Your task: In the passage on national resource claims, what is named as the natural mechanism for compensating deviations from equal per capita claims?

-- Start Source text --

But it is also possible that the problem of unsustainable population growth rates will persist. If it does, then that means that having children-appropriating parenting opportunities if you will-is an activity, like extracting resources, that diminishes opportunities for others. Then nations should be charged for their growing populations. The appropriate charge for extra growth would be the amount of money that would be needed to compensate every other nation for the reduced territory that they could claim. An appropriate charge would eliminate any gain to a nation from having a population that grew at a rate higher than the rates of other nations.


V. Compensation for Variations in Per Capita Claims


It would be a remarkable coincidence if a nation's use of territory and natural resources were exactly equal to its share. Thus some provision must be made to compensate for deviations from the target of equality in the per capita claims of nations to resources and undeveloped rental value. The natural mechanism is a clearing house. A nation with appropriations in excess of the norm would make payments into the clearing house, and the clearing house would make payments to nations whose appropriations were less than the per capita norm.

One indication of an intuitive recognition that some such institution is needed is found in the calls that are heard for the oil-rich Arab countries to share-at least with their resource-poor Arab neighbors-the wealth that flows into their hands.

-- End Source text --
-- Start Given entries --

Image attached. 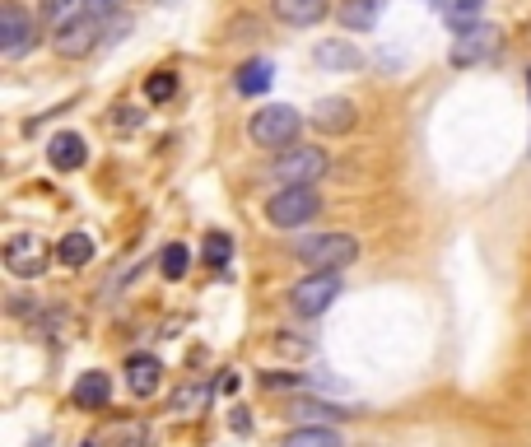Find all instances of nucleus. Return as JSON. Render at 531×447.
I'll return each instance as SVG.
<instances>
[{
	"mask_svg": "<svg viewBox=\"0 0 531 447\" xmlns=\"http://www.w3.org/2000/svg\"><path fill=\"white\" fill-rule=\"evenodd\" d=\"M299 126H303L299 112L285 108V103H271V108L252 112V122H247V136L257 140V145H266V149H289L294 140H299Z\"/></svg>",
	"mask_w": 531,
	"mask_h": 447,
	"instance_id": "f257e3e1",
	"label": "nucleus"
},
{
	"mask_svg": "<svg viewBox=\"0 0 531 447\" xmlns=\"http://www.w3.org/2000/svg\"><path fill=\"white\" fill-rule=\"evenodd\" d=\"M317 210H322V196L313 187H280L266 201V219H271L275 229H299V224L317 219Z\"/></svg>",
	"mask_w": 531,
	"mask_h": 447,
	"instance_id": "f03ea898",
	"label": "nucleus"
},
{
	"mask_svg": "<svg viewBox=\"0 0 531 447\" xmlns=\"http://www.w3.org/2000/svg\"><path fill=\"white\" fill-rule=\"evenodd\" d=\"M336 298H341V271H313L308 280L289 289V303L299 317H322Z\"/></svg>",
	"mask_w": 531,
	"mask_h": 447,
	"instance_id": "7ed1b4c3",
	"label": "nucleus"
},
{
	"mask_svg": "<svg viewBox=\"0 0 531 447\" xmlns=\"http://www.w3.org/2000/svg\"><path fill=\"white\" fill-rule=\"evenodd\" d=\"M299 257L313 266V271H345L354 257H359V243L350 233H322V238H303Z\"/></svg>",
	"mask_w": 531,
	"mask_h": 447,
	"instance_id": "20e7f679",
	"label": "nucleus"
},
{
	"mask_svg": "<svg viewBox=\"0 0 531 447\" xmlns=\"http://www.w3.org/2000/svg\"><path fill=\"white\" fill-rule=\"evenodd\" d=\"M327 154L322 149H313V145H299V149H285L280 159H275V168L271 173L285 182V187H313L317 177H327Z\"/></svg>",
	"mask_w": 531,
	"mask_h": 447,
	"instance_id": "39448f33",
	"label": "nucleus"
},
{
	"mask_svg": "<svg viewBox=\"0 0 531 447\" xmlns=\"http://www.w3.org/2000/svg\"><path fill=\"white\" fill-rule=\"evenodd\" d=\"M33 38H38V24L24 14V5L5 0V5H0V56H5V61H19V56L33 47Z\"/></svg>",
	"mask_w": 531,
	"mask_h": 447,
	"instance_id": "423d86ee",
	"label": "nucleus"
},
{
	"mask_svg": "<svg viewBox=\"0 0 531 447\" xmlns=\"http://www.w3.org/2000/svg\"><path fill=\"white\" fill-rule=\"evenodd\" d=\"M499 52V28H490V24H471V28H462L457 38H452V47H448V61L452 66H480L485 56H494Z\"/></svg>",
	"mask_w": 531,
	"mask_h": 447,
	"instance_id": "0eeeda50",
	"label": "nucleus"
},
{
	"mask_svg": "<svg viewBox=\"0 0 531 447\" xmlns=\"http://www.w3.org/2000/svg\"><path fill=\"white\" fill-rule=\"evenodd\" d=\"M5 266L19 280H33V275L47 271V243H42L38 233H14L10 243H5Z\"/></svg>",
	"mask_w": 531,
	"mask_h": 447,
	"instance_id": "6e6552de",
	"label": "nucleus"
},
{
	"mask_svg": "<svg viewBox=\"0 0 531 447\" xmlns=\"http://www.w3.org/2000/svg\"><path fill=\"white\" fill-rule=\"evenodd\" d=\"M108 38L103 28H98V19H89V14H80L75 24H66L61 33H56V52L61 56H89L98 47V42Z\"/></svg>",
	"mask_w": 531,
	"mask_h": 447,
	"instance_id": "1a4fd4ad",
	"label": "nucleus"
},
{
	"mask_svg": "<svg viewBox=\"0 0 531 447\" xmlns=\"http://www.w3.org/2000/svg\"><path fill=\"white\" fill-rule=\"evenodd\" d=\"M271 10H275V19L289 28H313L327 19L331 0H271Z\"/></svg>",
	"mask_w": 531,
	"mask_h": 447,
	"instance_id": "9d476101",
	"label": "nucleus"
},
{
	"mask_svg": "<svg viewBox=\"0 0 531 447\" xmlns=\"http://www.w3.org/2000/svg\"><path fill=\"white\" fill-rule=\"evenodd\" d=\"M313 126L317 131H327V136H345V131L354 126V103L350 98H317Z\"/></svg>",
	"mask_w": 531,
	"mask_h": 447,
	"instance_id": "9b49d317",
	"label": "nucleus"
},
{
	"mask_svg": "<svg viewBox=\"0 0 531 447\" xmlns=\"http://www.w3.org/2000/svg\"><path fill=\"white\" fill-rule=\"evenodd\" d=\"M159 378H164L159 359H150V354H131V359H126V387L136 396H154L159 392Z\"/></svg>",
	"mask_w": 531,
	"mask_h": 447,
	"instance_id": "f8f14e48",
	"label": "nucleus"
},
{
	"mask_svg": "<svg viewBox=\"0 0 531 447\" xmlns=\"http://www.w3.org/2000/svg\"><path fill=\"white\" fill-rule=\"evenodd\" d=\"M47 159H52V168L70 173V168H84L89 145H84V136H75V131H61V136H52V145H47Z\"/></svg>",
	"mask_w": 531,
	"mask_h": 447,
	"instance_id": "ddd939ff",
	"label": "nucleus"
},
{
	"mask_svg": "<svg viewBox=\"0 0 531 447\" xmlns=\"http://www.w3.org/2000/svg\"><path fill=\"white\" fill-rule=\"evenodd\" d=\"M313 61H317L322 70H359V66H364V52L336 38V42H317Z\"/></svg>",
	"mask_w": 531,
	"mask_h": 447,
	"instance_id": "4468645a",
	"label": "nucleus"
},
{
	"mask_svg": "<svg viewBox=\"0 0 531 447\" xmlns=\"http://www.w3.org/2000/svg\"><path fill=\"white\" fill-rule=\"evenodd\" d=\"M112 401V378L108 373H84L80 382H75V406H84V410H103Z\"/></svg>",
	"mask_w": 531,
	"mask_h": 447,
	"instance_id": "2eb2a0df",
	"label": "nucleus"
},
{
	"mask_svg": "<svg viewBox=\"0 0 531 447\" xmlns=\"http://www.w3.org/2000/svg\"><path fill=\"white\" fill-rule=\"evenodd\" d=\"M382 10H387V0H341L336 19L345 28H373L382 19Z\"/></svg>",
	"mask_w": 531,
	"mask_h": 447,
	"instance_id": "dca6fc26",
	"label": "nucleus"
},
{
	"mask_svg": "<svg viewBox=\"0 0 531 447\" xmlns=\"http://www.w3.org/2000/svg\"><path fill=\"white\" fill-rule=\"evenodd\" d=\"M56 261L70 266V271L89 266V261H94V238H89V233H66V238L56 243Z\"/></svg>",
	"mask_w": 531,
	"mask_h": 447,
	"instance_id": "f3484780",
	"label": "nucleus"
},
{
	"mask_svg": "<svg viewBox=\"0 0 531 447\" xmlns=\"http://www.w3.org/2000/svg\"><path fill=\"white\" fill-rule=\"evenodd\" d=\"M89 10V0H38V14H42V24H52L56 33L66 24H75L80 14Z\"/></svg>",
	"mask_w": 531,
	"mask_h": 447,
	"instance_id": "a211bd4d",
	"label": "nucleus"
},
{
	"mask_svg": "<svg viewBox=\"0 0 531 447\" xmlns=\"http://www.w3.org/2000/svg\"><path fill=\"white\" fill-rule=\"evenodd\" d=\"M271 80H275V66L271 61H247L243 70H238V94H266L271 89Z\"/></svg>",
	"mask_w": 531,
	"mask_h": 447,
	"instance_id": "6ab92c4d",
	"label": "nucleus"
},
{
	"mask_svg": "<svg viewBox=\"0 0 531 447\" xmlns=\"http://www.w3.org/2000/svg\"><path fill=\"white\" fill-rule=\"evenodd\" d=\"M480 14H485V0H443V19H448V28H471L480 24Z\"/></svg>",
	"mask_w": 531,
	"mask_h": 447,
	"instance_id": "aec40b11",
	"label": "nucleus"
},
{
	"mask_svg": "<svg viewBox=\"0 0 531 447\" xmlns=\"http://www.w3.org/2000/svg\"><path fill=\"white\" fill-rule=\"evenodd\" d=\"M191 266V252L187 243H168L164 252H159V271H164V280H182Z\"/></svg>",
	"mask_w": 531,
	"mask_h": 447,
	"instance_id": "412c9836",
	"label": "nucleus"
},
{
	"mask_svg": "<svg viewBox=\"0 0 531 447\" xmlns=\"http://www.w3.org/2000/svg\"><path fill=\"white\" fill-rule=\"evenodd\" d=\"M280 447H345V443H341V434H331V429H313V424H308V429H294Z\"/></svg>",
	"mask_w": 531,
	"mask_h": 447,
	"instance_id": "4be33fe9",
	"label": "nucleus"
},
{
	"mask_svg": "<svg viewBox=\"0 0 531 447\" xmlns=\"http://www.w3.org/2000/svg\"><path fill=\"white\" fill-rule=\"evenodd\" d=\"M205 401H210V387H205V382H191V387H182V392L173 396V410L177 415H196Z\"/></svg>",
	"mask_w": 531,
	"mask_h": 447,
	"instance_id": "5701e85b",
	"label": "nucleus"
},
{
	"mask_svg": "<svg viewBox=\"0 0 531 447\" xmlns=\"http://www.w3.org/2000/svg\"><path fill=\"white\" fill-rule=\"evenodd\" d=\"M201 252H205V261H210V266H229V257H233V238H229V233H205V247H201Z\"/></svg>",
	"mask_w": 531,
	"mask_h": 447,
	"instance_id": "b1692460",
	"label": "nucleus"
},
{
	"mask_svg": "<svg viewBox=\"0 0 531 447\" xmlns=\"http://www.w3.org/2000/svg\"><path fill=\"white\" fill-rule=\"evenodd\" d=\"M145 94H150V103H168V98L177 94V75H173V70L150 75V80H145Z\"/></svg>",
	"mask_w": 531,
	"mask_h": 447,
	"instance_id": "393cba45",
	"label": "nucleus"
},
{
	"mask_svg": "<svg viewBox=\"0 0 531 447\" xmlns=\"http://www.w3.org/2000/svg\"><path fill=\"white\" fill-rule=\"evenodd\" d=\"M299 410L303 415H322V420H341L345 415V410H331V406H322V401H303V406H294V415H299Z\"/></svg>",
	"mask_w": 531,
	"mask_h": 447,
	"instance_id": "a878e982",
	"label": "nucleus"
},
{
	"mask_svg": "<svg viewBox=\"0 0 531 447\" xmlns=\"http://www.w3.org/2000/svg\"><path fill=\"white\" fill-rule=\"evenodd\" d=\"M266 387H303V378L299 373H275V378H261Z\"/></svg>",
	"mask_w": 531,
	"mask_h": 447,
	"instance_id": "bb28decb",
	"label": "nucleus"
},
{
	"mask_svg": "<svg viewBox=\"0 0 531 447\" xmlns=\"http://www.w3.org/2000/svg\"><path fill=\"white\" fill-rule=\"evenodd\" d=\"M126 0H89V14H112V10H122Z\"/></svg>",
	"mask_w": 531,
	"mask_h": 447,
	"instance_id": "cd10ccee",
	"label": "nucleus"
}]
</instances>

-- End Given entries --

Result below: A clearing house.